• [Set exercise]:
Write out the lines of the material below exactly as they appear, starting with the line that contains "Is point 747,329" and continuing through the line that contains "3336 millimetres", both included.

• [A block of data]:
_ _ _ _ _ _ _

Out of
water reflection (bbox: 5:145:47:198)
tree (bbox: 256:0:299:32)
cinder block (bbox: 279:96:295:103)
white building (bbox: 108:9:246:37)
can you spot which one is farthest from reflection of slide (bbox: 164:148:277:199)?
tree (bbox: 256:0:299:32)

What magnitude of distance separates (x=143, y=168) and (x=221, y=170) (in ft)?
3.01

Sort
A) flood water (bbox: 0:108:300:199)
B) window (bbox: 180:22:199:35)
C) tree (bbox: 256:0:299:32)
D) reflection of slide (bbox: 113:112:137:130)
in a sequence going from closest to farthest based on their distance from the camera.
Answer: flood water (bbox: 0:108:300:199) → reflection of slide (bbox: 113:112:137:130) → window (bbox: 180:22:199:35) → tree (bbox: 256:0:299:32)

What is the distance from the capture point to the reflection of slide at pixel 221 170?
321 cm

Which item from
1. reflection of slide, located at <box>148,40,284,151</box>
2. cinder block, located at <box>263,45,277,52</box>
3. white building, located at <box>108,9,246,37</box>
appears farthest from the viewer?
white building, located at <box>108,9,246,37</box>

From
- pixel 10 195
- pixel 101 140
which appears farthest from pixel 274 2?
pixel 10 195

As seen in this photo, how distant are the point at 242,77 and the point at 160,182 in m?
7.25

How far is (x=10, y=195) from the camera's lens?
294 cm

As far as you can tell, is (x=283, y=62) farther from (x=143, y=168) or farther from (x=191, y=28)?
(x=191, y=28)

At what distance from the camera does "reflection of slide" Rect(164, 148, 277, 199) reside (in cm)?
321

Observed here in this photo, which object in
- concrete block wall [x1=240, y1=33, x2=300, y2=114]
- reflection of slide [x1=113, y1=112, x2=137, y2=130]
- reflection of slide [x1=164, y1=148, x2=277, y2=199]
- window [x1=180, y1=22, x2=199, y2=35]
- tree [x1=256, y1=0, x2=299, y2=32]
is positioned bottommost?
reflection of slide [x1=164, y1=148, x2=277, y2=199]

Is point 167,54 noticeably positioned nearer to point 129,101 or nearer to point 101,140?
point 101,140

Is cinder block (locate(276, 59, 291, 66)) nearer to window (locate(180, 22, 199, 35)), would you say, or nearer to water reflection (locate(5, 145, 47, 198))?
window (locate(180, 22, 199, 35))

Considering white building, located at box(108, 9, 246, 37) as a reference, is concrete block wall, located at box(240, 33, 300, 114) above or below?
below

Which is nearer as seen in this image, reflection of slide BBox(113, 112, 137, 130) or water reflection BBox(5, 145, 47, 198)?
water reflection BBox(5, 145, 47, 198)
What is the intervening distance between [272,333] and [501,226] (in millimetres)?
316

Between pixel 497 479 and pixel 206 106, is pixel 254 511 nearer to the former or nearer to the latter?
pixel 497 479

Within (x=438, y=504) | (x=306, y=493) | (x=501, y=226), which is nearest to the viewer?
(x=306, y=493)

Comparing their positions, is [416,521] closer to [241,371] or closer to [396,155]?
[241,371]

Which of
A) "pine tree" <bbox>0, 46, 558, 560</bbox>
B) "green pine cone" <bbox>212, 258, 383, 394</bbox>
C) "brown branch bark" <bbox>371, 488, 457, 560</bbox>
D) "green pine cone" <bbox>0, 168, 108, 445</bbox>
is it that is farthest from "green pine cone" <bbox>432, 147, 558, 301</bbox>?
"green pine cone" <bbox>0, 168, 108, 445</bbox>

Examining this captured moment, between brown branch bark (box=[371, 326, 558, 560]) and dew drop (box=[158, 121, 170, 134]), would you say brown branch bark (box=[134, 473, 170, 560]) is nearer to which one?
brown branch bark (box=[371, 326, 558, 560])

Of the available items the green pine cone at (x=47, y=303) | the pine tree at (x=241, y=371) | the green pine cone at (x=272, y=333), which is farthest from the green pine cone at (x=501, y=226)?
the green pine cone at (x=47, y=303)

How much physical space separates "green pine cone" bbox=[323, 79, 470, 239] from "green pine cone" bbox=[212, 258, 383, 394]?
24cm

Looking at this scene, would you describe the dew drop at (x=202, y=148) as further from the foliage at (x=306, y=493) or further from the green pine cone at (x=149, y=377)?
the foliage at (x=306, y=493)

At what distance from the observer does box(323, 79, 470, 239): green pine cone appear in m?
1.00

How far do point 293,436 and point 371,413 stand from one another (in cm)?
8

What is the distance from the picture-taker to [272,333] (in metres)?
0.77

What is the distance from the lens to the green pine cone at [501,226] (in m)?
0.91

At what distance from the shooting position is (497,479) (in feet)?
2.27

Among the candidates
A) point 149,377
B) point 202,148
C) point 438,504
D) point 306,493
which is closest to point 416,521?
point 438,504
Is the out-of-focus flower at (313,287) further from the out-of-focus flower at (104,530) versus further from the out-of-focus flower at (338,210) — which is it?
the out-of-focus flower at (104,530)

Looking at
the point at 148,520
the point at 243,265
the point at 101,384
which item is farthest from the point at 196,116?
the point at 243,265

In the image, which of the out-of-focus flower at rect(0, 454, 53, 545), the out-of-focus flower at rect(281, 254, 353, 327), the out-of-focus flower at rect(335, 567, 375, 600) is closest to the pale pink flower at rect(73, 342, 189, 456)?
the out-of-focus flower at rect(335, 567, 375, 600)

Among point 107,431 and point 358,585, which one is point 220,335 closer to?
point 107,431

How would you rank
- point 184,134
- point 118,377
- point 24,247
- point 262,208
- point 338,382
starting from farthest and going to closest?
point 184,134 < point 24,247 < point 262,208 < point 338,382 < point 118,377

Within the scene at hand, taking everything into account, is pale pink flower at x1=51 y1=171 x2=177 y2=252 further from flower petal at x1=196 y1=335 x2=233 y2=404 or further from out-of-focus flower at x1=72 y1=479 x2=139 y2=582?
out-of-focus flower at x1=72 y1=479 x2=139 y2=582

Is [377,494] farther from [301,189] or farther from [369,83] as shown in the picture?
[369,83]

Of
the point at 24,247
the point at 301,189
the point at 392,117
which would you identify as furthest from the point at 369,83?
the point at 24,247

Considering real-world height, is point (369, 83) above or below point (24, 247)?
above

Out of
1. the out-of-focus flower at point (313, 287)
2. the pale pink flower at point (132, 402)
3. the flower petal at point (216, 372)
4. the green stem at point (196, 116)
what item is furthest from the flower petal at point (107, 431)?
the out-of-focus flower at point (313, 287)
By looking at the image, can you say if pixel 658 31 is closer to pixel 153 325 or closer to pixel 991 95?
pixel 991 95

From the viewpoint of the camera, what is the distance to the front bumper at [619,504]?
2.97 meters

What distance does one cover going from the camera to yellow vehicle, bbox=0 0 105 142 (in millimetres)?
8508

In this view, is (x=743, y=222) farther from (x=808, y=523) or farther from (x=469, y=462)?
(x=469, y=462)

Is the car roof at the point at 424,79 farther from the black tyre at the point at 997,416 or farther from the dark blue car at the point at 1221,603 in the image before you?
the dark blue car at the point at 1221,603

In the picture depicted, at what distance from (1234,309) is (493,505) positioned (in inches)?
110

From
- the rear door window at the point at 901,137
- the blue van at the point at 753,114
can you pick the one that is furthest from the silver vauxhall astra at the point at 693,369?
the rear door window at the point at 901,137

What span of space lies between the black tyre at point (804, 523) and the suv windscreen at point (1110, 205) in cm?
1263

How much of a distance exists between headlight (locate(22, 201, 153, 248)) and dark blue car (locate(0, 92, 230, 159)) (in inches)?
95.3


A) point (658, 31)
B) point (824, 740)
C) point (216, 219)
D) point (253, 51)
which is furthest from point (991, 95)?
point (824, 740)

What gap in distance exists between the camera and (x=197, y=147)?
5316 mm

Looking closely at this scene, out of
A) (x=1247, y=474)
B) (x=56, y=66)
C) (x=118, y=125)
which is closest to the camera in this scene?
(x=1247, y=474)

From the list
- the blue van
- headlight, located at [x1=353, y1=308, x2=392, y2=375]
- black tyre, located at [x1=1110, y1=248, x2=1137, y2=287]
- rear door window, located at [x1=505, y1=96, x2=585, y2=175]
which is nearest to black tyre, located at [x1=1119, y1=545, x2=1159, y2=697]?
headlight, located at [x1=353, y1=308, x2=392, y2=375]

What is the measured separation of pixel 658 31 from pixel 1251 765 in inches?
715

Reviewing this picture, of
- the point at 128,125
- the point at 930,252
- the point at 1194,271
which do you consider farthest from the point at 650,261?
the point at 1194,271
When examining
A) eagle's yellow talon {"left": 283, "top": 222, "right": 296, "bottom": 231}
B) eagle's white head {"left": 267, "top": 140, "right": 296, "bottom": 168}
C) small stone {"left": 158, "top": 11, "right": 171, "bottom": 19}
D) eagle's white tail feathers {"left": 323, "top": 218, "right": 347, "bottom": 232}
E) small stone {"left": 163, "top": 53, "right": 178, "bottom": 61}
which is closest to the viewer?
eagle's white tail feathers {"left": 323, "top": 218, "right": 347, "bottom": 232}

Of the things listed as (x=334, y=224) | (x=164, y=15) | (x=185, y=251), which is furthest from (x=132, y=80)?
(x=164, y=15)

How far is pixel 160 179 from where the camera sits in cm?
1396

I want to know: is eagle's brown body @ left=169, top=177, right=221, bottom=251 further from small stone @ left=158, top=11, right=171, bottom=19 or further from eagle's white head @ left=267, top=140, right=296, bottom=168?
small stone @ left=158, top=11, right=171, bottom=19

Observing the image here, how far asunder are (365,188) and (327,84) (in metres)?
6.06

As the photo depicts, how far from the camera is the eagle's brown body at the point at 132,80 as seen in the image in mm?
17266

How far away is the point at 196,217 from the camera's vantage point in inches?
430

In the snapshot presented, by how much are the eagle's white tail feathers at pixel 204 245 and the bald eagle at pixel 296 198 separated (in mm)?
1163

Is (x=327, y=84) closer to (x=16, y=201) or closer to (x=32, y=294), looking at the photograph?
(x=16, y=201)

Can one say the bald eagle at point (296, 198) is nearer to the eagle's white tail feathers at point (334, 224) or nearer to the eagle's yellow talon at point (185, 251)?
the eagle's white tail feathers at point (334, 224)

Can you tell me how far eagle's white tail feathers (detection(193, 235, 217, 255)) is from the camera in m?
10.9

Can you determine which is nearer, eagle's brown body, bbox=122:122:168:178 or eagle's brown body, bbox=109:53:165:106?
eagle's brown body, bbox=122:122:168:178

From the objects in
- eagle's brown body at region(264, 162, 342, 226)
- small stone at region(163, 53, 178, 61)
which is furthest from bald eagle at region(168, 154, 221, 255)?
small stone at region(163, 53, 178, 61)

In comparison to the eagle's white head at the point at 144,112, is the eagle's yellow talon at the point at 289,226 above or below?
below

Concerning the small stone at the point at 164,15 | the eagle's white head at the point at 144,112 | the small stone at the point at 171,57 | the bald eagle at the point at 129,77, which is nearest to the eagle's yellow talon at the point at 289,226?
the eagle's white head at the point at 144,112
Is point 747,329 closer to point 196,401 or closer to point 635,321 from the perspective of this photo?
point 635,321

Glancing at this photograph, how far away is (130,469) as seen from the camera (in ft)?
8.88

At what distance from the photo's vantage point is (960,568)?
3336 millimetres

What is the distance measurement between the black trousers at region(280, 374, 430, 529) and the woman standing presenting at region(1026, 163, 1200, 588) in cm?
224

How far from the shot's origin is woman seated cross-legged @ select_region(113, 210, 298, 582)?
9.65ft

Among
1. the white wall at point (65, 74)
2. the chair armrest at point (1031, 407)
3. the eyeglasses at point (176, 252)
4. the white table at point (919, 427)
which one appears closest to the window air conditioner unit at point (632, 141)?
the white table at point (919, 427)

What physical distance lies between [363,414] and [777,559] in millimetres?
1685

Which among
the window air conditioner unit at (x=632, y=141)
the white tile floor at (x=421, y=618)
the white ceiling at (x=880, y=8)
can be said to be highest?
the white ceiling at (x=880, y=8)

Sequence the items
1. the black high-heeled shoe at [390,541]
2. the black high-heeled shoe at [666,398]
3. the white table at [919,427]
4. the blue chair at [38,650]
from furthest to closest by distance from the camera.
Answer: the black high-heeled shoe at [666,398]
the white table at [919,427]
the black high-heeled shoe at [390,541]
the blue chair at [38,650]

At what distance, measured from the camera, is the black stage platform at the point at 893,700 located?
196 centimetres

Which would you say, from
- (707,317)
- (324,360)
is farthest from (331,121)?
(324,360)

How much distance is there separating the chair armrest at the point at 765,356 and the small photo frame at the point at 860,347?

_ _ _ _ _ _ _

• [Reply to the exercise]:
Is point 747,329 closer to point 196,401 or closer to point 635,321 from the perspective of this photo?
point 635,321

Glancing at this photograph, how far away is (130,469) as seen from the camera (in ft)?
8.88

At what distance from the photo's vantage point is (960,568)?
3336 millimetres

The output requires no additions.